## TASK BRIEF
Transcribe the entries below exactly.

## SUPPLIED ENTRIES
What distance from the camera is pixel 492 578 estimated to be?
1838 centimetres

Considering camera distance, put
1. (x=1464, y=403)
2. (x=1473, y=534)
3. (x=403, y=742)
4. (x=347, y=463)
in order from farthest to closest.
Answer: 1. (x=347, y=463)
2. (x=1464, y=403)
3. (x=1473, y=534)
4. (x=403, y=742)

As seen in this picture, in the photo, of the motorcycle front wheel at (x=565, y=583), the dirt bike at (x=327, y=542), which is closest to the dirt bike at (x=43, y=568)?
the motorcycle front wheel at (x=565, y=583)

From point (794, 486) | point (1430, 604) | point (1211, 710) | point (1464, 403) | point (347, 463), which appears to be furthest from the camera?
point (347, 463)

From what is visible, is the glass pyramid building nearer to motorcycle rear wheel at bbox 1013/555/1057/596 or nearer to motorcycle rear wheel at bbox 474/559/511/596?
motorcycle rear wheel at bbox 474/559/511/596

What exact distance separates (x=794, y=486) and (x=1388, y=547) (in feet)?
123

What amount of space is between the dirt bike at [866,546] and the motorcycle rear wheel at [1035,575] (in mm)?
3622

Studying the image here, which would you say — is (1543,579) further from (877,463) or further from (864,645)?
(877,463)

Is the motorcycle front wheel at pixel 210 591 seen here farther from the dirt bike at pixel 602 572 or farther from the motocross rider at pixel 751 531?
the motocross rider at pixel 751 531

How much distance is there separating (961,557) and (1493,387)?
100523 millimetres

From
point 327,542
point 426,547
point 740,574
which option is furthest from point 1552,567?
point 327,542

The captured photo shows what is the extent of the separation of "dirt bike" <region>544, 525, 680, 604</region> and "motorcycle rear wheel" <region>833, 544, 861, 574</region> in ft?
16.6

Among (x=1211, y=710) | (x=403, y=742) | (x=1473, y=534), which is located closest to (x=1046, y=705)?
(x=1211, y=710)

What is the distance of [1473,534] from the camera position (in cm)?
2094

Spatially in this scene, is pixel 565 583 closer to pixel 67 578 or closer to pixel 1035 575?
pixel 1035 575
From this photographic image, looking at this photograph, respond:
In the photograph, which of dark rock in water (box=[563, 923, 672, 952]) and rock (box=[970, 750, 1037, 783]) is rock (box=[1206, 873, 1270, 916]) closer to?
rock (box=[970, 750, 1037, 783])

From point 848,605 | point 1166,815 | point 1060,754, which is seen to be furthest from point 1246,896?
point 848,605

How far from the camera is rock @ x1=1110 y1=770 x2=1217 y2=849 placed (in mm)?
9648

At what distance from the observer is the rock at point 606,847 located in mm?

## OUTPUT BELOW
What distance from the camera is pixel 492 578 estimated to be?
1838 centimetres

Considering camera distance, put
1. (x=1464, y=403)
2. (x=1473, y=534)
3. (x=403, y=742)
4. (x=347, y=463)
in order from farthest to closest.
Answer: 1. (x=347, y=463)
2. (x=1464, y=403)
3. (x=1473, y=534)
4. (x=403, y=742)

As seen in this picture, in the photo, of the motorcycle front wheel at (x=565, y=583), the dirt bike at (x=327, y=542), which is closest to the dirt bike at (x=43, y=568)?
the motorcycle front wheel at (x=565, y=583)

From point (794, 486) | point (1430, 604) | point (1211, 710) | point (1464, 403) | point (347, 463), which appears to be furthest from the camera?
point (347, 463)

From what is visible, is the glass pyramid building nearer to motorcycle rear wheel at bbox 1013/555/1057/596 or nearer to motorcycle rear wheel at bbox 474/559/511/596?
motorcycle rear wheel at bbox 474/559/511/596

What exact distance separates (x=794, y=486) and (x=1388, y=547) (in feet)?
123

What amount of space is between the dirt bike at [866,546] and the motorcycle rear wheel at [1035,575] (in mm)?
3622

Studying the image here, which would you say — is (1543,579) further from (877,463) or further from (864,645)?
(877,463)

Is the motorcycle front wheel at pixel 210 591 seen here farther from the dirt bike at pixel 602 572 or farther from the motocross rider at pixel 751 531?
the motocross rider at pixel 751 531

How much distance is there separating (961,557) and (1493,387)?
100523 millimetres

From
point 327,542
point 426,547
point 740,574
which option is furthest from point 1552,567?
point 327,542

The captured photo shows what is the extent of the separation of "dirt bike" <region>544, 525, 680, 604</region> and "motorcycle rear wheel" <region>833, 544, 861, 574</region> in ft?
16.6

Among (x=1211, y=710) | (x=403, y=742) | (x=1473, y=534), which is located closest to (x=1046, y=705)?
(x=1211, y=710)

What is the distance of [1473,534] from the camera position (in cm)?
2094

Spatially in this scene, is pixel 565 583 closer to pixel 67 578 or closer to pixel 1035 575?
pixel 1035 575
From this photographic image, looking at this photograph, respond:
In the photograph, which of dark rock in water (box=[563, 923, 672, 952]) and rock (box=[970, 750, 1037, 783]) is rock (box=[1206, 873, 1270, 916]) closer to?
rock (box=[970, 750, 1037, 783])

From point 848,605 | point 1166,815 | point 1060,754, which is seen to be furthest from point 1246,896?
point 848,605

How far from the camera is rock @ x1=1110 y1=770 x2=1217 y2=849 placed (in mm)?
9648

At what distance from the observer is the rock at point 606,847 located in mm?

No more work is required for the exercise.